Input Start Marker
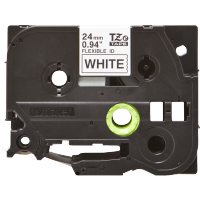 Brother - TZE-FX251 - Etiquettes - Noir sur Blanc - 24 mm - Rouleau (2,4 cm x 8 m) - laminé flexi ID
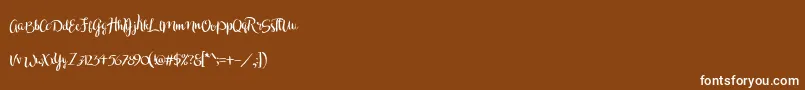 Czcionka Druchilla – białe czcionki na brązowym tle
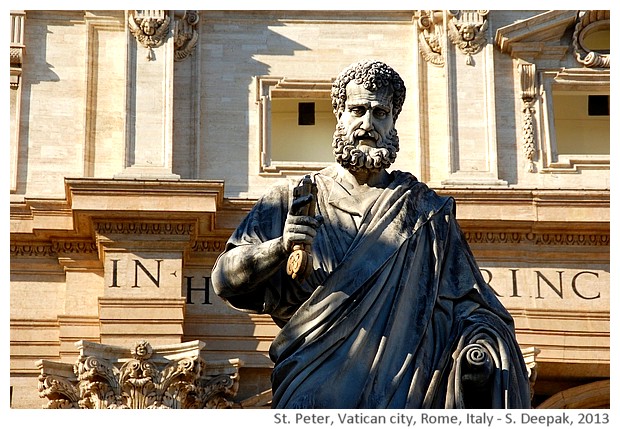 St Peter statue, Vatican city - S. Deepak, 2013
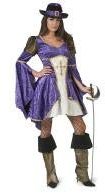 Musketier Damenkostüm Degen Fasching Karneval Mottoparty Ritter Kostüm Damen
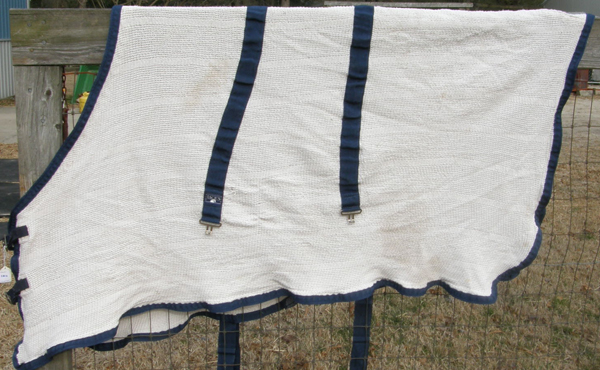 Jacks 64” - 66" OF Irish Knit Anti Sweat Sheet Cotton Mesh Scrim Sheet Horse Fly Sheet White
Input End Marker
Input Start Marker
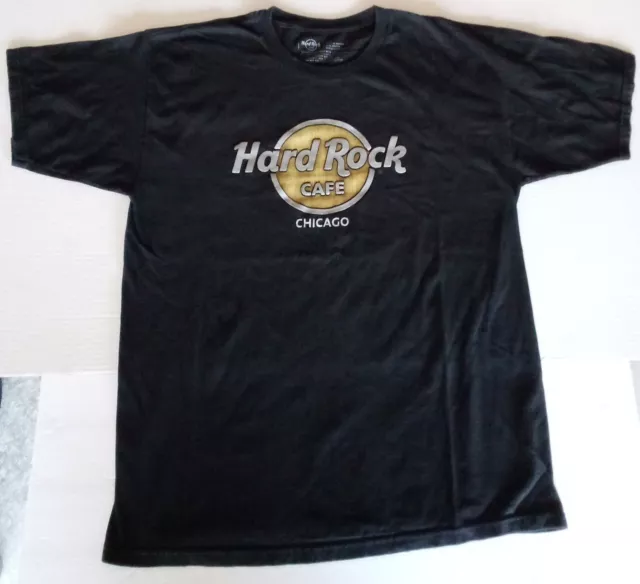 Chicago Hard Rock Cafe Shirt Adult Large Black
Input End Marker
» Request
Transcribe the data without changes, starting with the line that contains "Brother - TZE-FX251" and continuing through the line that contains "Fly Sheet White". Leave the pictures out of your answer.

» Answer to the exercise
 Brother - TZE-FX251 - Etiquettes - Noir sur Blanc - 24 mm - Rouleau (2,4 cm x 8 m) - laminé flexi ID
 Czcionka Druchilla – białe czcionki na brązowym tle
 St Peter statue, Vatican city - S. Deepak, 2013
 Musketier Damenkostüm Degen Fasching Karneval Mottoparty Ritter Kostüm Damen
 Jacks 64” - 66" OF Irish Knit Anti Sweat Sheet Cotton Mesh Scrim Sheet Horse Fly Sheet White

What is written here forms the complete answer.